As for Jonah, God is not finished with him. Jonah has shown that he understands that his disobedience to God has put other lives in peril, and he owns his sin before both God and the sailors. But after Jonah is cast into the sea, God sends a special provision in the form of a great fish.
Both the devout and the scoffer waste much breath and more ink in determining whether or not there is a known sea animal, whether whale or fish, that could carry a man inside it. This degenerates Jonah into a mere "fish story". The point, however, is that God may use whichever means he wishes to fulfill his purposes. Originally, God had purposed to have the prophet Jonah warn the Assyrian capital of its impending doom. To get Jonah back on track, he uses the storm and the great fish.

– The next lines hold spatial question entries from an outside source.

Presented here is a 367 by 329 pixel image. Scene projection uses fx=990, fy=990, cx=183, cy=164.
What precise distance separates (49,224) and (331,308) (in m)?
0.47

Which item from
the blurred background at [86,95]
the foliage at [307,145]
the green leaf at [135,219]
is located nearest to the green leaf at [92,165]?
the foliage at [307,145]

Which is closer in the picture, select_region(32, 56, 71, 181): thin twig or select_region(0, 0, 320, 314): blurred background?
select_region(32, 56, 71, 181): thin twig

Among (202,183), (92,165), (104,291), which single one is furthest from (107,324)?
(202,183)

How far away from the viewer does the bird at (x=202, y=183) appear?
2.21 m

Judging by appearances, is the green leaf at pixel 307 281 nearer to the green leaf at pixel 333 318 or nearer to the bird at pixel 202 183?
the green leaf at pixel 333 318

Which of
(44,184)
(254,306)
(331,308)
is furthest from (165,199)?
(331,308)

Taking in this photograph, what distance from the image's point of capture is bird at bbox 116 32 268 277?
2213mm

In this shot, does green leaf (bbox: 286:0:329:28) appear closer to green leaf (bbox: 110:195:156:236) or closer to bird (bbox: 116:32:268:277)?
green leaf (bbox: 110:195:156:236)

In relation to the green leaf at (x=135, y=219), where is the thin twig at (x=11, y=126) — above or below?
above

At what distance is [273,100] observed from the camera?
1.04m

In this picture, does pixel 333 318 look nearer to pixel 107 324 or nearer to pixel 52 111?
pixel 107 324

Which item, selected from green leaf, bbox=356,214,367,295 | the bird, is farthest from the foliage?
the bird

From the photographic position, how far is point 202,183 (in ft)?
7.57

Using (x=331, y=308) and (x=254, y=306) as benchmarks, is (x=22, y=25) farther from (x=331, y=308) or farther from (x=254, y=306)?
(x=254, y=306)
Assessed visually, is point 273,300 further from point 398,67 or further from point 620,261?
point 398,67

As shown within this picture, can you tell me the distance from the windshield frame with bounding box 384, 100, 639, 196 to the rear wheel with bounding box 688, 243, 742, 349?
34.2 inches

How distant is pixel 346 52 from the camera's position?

And note how Jonah is like Jesus Christ. His sacrifice leads to the conversion of his shipmates. Certainly Jonah, like all other sinners, was not capable of bearing the sins of others as was Jesus, the sinless one. Yet God gives us here an Old Testament picture of New Testament truth.
I write this confessing myself to be the sort who lets out a stream of angry words when things go wrong. But Jonah is a reminder that danger, frustration, loss, and terrors may be means whereby God returns us to himself. Jonah underwent peril on the sea to get him to return to his God-given mission. But more importantly, these perils won the souls of sailors who were otherwise lost in their false religion.
美国人常常喜欢打鱼。 如果他们抓不到一条鱼，他们说他们没得的鱼是何等大的怪物。这样的故事叫做"fish story". 很多人认为圣经之约拿书也是“鱼故事“。